Write the next part of the travel account below about a family's day at a salt pond and their planned hike in Kari Canyon, starting right after its final sentence.

• _EXCERPT TO READ_:
* * * * * * *

None of us could stay in more than fifteen or twenty minutes, Gonzalo was ready and waiting with fresh water to splash on us to wash off the salt. The water had been sitting in the sun and it was nice and warm and felt wonderful. Once all of us were rinsed, the kids decided to check out the gooshy salt and mud puddles around the edges of the pond. Benji’s would sometimes sink to his knees, they had a thin layer of salt on top but when you stepped down your foot would sink into the smooshy stuff. Alayna said it felt like wading around in cake icing, the kind that gets hard and crusty but stays soft in the middle.

We finally drug them out so we could get back to the hotel in time for lunch, our first excursion of the day had been a total blast. After eating another amazing meal, asparagus soup and a beef filet with some sort of potato cake with white and red potatoes layered under a flaky crust. We had some time to rest and read that afternoon before our next big outing with Gonzalo, this time a hike in Kari Canyon.

* * * * * * *

• _SUPPLIED INFORMATION_:
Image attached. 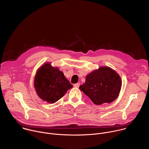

* * * * * * *

• _RESPONSE TO THIS EXERCISE_:
We hiked for two hours, first along the edge of the canyon on a skinny little path, where one bad step would send you to the rocky bottom far, far below. I held Benji’s hand and tried to keep my eyes focused on the path. Once we were off the skinny path, Nate and Benji threw rocks down into the canyon, watching them break into little bits at the bottom. We came to a small dune and the kids took off their shoes to do a replay of the day before, running and rolling down. At the bottom, we put the shoes back on to continue the hike. We crossed an open area, and funneled into rocks where we could stretch out our arms and touch the rocks on either side. Most of the formations were made of salt, white and brown. With the brown, to know if it was salt, you had to just stick out your tongue and taste it, as Gonzalo demonstrated.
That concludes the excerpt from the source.